Excerpts from a spatial dataset
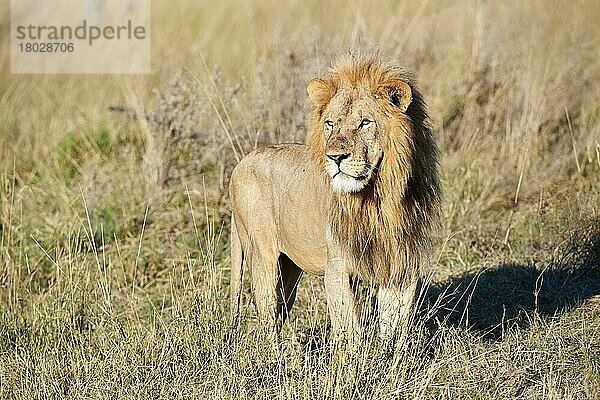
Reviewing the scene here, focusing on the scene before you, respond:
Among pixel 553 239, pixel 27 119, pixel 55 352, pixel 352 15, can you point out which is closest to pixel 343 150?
pixel 55 352

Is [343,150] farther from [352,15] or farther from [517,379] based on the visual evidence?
[352,15]

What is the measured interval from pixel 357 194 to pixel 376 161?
0.78ft

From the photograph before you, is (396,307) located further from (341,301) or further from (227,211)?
(227,211)

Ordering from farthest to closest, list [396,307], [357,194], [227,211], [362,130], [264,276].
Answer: [227,211] < [264,276] < [396,307] < [357,194] < [362,130]

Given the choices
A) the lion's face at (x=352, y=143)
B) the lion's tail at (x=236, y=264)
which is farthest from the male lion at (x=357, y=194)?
the lion's tail at (x=236, y=264)

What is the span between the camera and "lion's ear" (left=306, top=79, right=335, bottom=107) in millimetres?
4266

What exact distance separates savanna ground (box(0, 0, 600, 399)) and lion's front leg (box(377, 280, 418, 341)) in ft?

§ **WORK INSTRUCTIONS**: Reproduce, word for word, every line starting at the line that contains "Is [343,150] farther" and ending with the final line of the entries.

§ **FULL OUTPUT**:
Is [343,150] farther from [352,15] or farther from [517,379] based on the visual evidence?
[352,15]

What is the measured interval from pixel 357 194 to pixel 376 161?
0.78ft

From the photograph before you, is (396,307) located further from (341,301) or further from (227,211)?
(227,211)

Ordering from farthest to closest, list [396,307], [357,194], [227,211], [362,130], [264,276].
Answer: [227,211] < [264,276] < [396,307] < [357,194] < [362,130]

Given the choices
A) the lion's face at (x=352, y=143)
B) the lion's tail at (x=236, y=264)
which is farthest from the male lion at (x=357, y=194)?
the lion's tail at (x=236, y=264)

What is the span between the camera and "lion's ear" (left=306, top=79, right=335, bottom=107) in millimetres?
4266

What exact distance separates savanna ground (box(0, 0, 600, 399)) and lion's front leg (box(377, 280, 418, 341)) in ft?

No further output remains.